No todas las películas –claro– son ortodoxas, ni funcionan según lo tradicional y acostumbrado. Así pues, las hay genuinamente bizarras, lo cual suelen ser buenas noticias cuando esos rasgos de sorpresa, de ruptura, de riesgo, se cumplen con estatura a partir del impulso e imaginación de realizadores talentosos y hasta visionarios. He aquí dos films recientes ejemplo de esto, con comentarios que formulé al momento de su estreno…

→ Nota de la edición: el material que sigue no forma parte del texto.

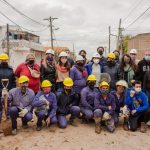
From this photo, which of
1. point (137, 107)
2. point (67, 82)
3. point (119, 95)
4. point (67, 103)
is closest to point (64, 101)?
point (67, 103)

Beau tiene miedo (Beau is afraid; 2023), de Ari Aster. El inseguro y aprehensivo Beau –cincuentón hijo único de una poderosa empresaria– vive solo, en el precario apartamento de un barrio de la peor calaña. A punto de viajar a visitar a su madre, una serie de desgracias se le echan encima. En medio de esa vorágine de fatalidades, la madre de Beau muere en un accidente hogareño, pero su funeral aguarda a que él esté presente, según deseo de la occisa. A partir de esto, ya el único afán de Beau es llegar cuanto antes ante el féretro, para que el rito final se cumpla. Pero Beau tarda mucho en volver a casa (donde las cosas marchan mal) por diversos giros y nuevos tropiezos. El dependiente y frágil tipo se enreda en una odisea kafkiana, con genuinas sorpresas aún por venir, incluidas una maldición eyaculativa (digamos) y una febril existencia alterna. Beau tiene miedo es una comedia de muy negros tintes y eventos. Detona desde el siempre filoso asunto de relaciones madres-hijos exacerbadas, pero a fin de cuentas resulta más una mirada cruda a una sociedad cuestionable, agresiva, decadente, en la que, según vemos, a quienes peor les va son a las almas frágiles/buenas/expuestas, que de varias maneras terminan marginadas por un entorno cada vez más violento y atemorizante. Aster eleva esto a niveles cuasi-maniqueos, apoyándose en un humor frecuentemente torcido, presente tanto en los eventos “factuales” de Beau (los que en verdad le pasan) como en esos otros nacidos de recuerdos, imaginaciones y fumadas, que lo asaltan una y otra vez en el despiadado berenjenal de infortunios que, para lastimarle, alimentan la película.
Pienso en el final (I’m thinking of ending things; 2020), de Charlie Kaufman. Una pareja de novios viaja por carretera hasta la granja de los padres de él, para conocerles. Sin embargo, en la cabeza de la chica está la idea de “terminar las cosas”, algo que debió hacer antes de subir al auto. Ya en la granja, sus horas con los eventuales suegros serán muy incómodas, entre personalidades vaporosas y sucesos inexplicables: distorsión del tiempo, desvaríos, recuerdos equívocos y una atmósfera crecientemente confusa e inquietante. Con todo, es el viaje de regreso –de noche y con una inclemente nevada– lo que convierte el “estoy pensando en terminar las cosas” en un acuciante “¿qué demonios está pasando?”, tanto para la chica como para la audiencia. Si bien viene a la mente el concepto de thriller psicológico, Pienso en el final se percibe más bien indefinible, pues su itinerario va de una frágil “normalidad” a lo bizarro sin regreso, con retos al espectador que incluyen una prepa solitaria, un anciano que en el frío congelante se quita la ropa, números musicales dignos de Oklahoma, una heladería abierta a deshoras (en temperaturas bajo cero) y hasta una entrega del Premio Nobel. Aun así, Pienso en el final se las arregla para atraparte, para mantenerte interesado y para que sea asombro, no irritación, lo que haga que la quijada se te caiga. Un film, pues, que tiene más de una lectura y no un único nivel de comprensión.
Desde luego hay más títulos bizarros recientes. Por eso –de entre una baraja mayor de opciones– dedicaré la columna de la próxima semana a otros dos o tres títulos también permeados de dicho rasgo. Tal vez Bardo: falsa crónica de unas cuantas verdades, de González Iñárritu, y/o Todo en todas partes al mismo tiempo, de Dan Kwan y Daniel Scheinert, y/o Pobres criaturas, de Yorgos Lanthimos. Vaya ciclo de rarezas –feroz, estimulante– que podemos regalarnos con estas cinco películas.